Hiroshi Nagahama, regista dell'anime Flowers of Evil, riflette sul controverso uso del rotoscopio che ha diviso il pubblico. Nonostante le critiche, conserva un forte legame affettivo con l'opera. Ammette che oggi, con il senno di poi, tornerebbe indietro per cambiare una sola cosa: non farlo col rotoscopio, nonostante sia la sua caratteristica più esclusiva, essendo stata la prima serie anime a utilizzare questa tecnica.
Flowers of Evil, un esperimento stilistico che ha spaccato il pubblico
Quando nel 2013 Flowers of Evil debuttò sugli schermi giapponesi, l'effetto fu simile a un fulmine che attraversa un cielo già carico di tensione: una spaccatura netta tra chi vide nell'opera di Hiroshi Nagahama una gemma coraggiosa e chi, invece, ne rimase turbato e respinto. Il motivo? Un tratto tecnico ben preciso: la scelta di realizzare l'intero anime attraverso il rotoscopio, una tecnica che prevede di ricalcare a mano sequenze girate con attori reali. "Credo che capimmo di aver centrato la concertazione visiva del rotoscopio solo alla prima proiezione interna del team", ha raccontato Nagahama ad Anime News Network. "Fino ad allora non avevamo idea di come il pubblico medio l'avrebbe percepita. Se avessi una macchina del tempo, tornerei indietro e direi a me stesso: 'Non ti azzardare a farlo in rotoscopio'".
Una dichiarazione che non è un pentimento totale, ma piuttosto una riflessione sullo scarto tra ambizione autoriale e ricezione del pubblico. Perché se da un lato molti hanno lodato la fedeltà dell'anime al manga di Shuzo Oshimi, dall'altro lo stile visivo iperrealista ha creato una frattura percettiva: troppo disturbante per alcuni, troppo distante dallo stile grafico originale per altri.
Flowers of Evil ruota intorno a una vicenda inquietante: Takao Kasuga, studente di scuola media, ruba i vestiti della ragazza che ama, Nanako Saeki, finendo sotto il ricatto di Sawa Nakamura, personaggio enigmatico e disturbante che lo trascina in una spirale psicologica senza ritorno. È proprio Nakamura a rappresentare il nucleo oscuro dell'opera, e non è un caso che Nagahama e la sua squadra si siano sentiti profondamente legati a lei. "Per noi, Nakamura era una ragazzina sfortunata che andava protetta con amore", ha confessato il regista. Ma è in una scena precisa che si è aperta una faglia tra autori e spettatori: "C'è una scena che per noi era comica. Per il pubblico, era disturbante. In un certo senso, credo che ci stavamo tutti identificando con Nakamura... Eravamo tutti Nakamura".
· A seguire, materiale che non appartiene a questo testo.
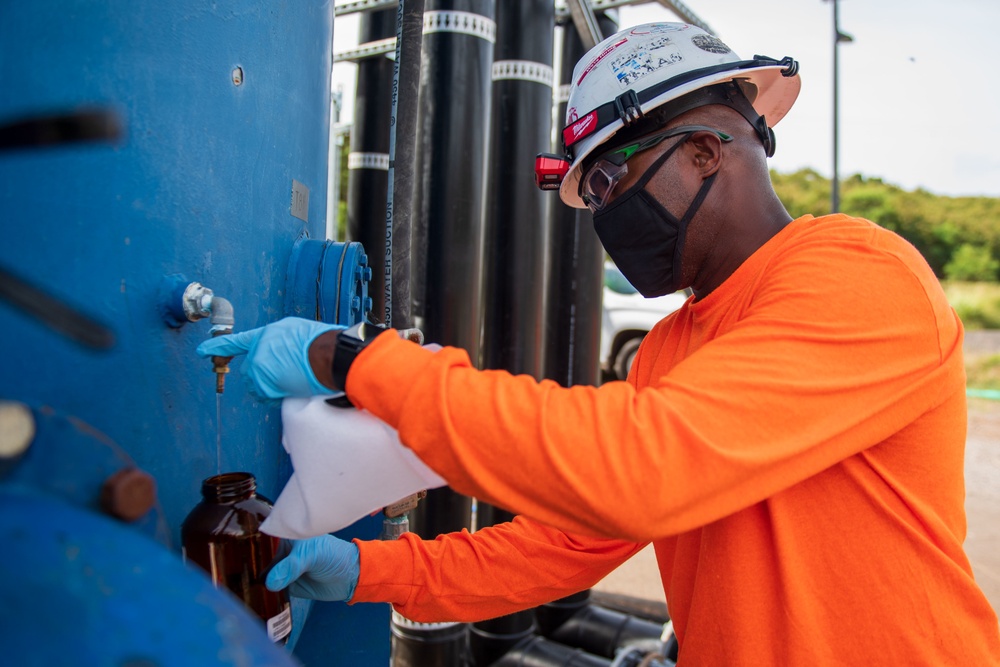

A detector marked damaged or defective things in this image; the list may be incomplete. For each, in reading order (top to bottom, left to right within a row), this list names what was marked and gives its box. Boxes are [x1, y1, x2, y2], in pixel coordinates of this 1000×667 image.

rusty blue tank surface [0, 2, 384, 664]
Una confessione potente, che racconta quanto il processo creativo possa trasformarsi in simbiosi con i personaggi e quanto questo possa portare lontano dal sentire comune. Oggi Flowers of Evil rimane un oggetto misterioso dell'animazione giapponese: non più disponibile in streaming negli USA, ma ancora vivo nella memoria di chi ha accettato di perdersi nel suo abisso visivo.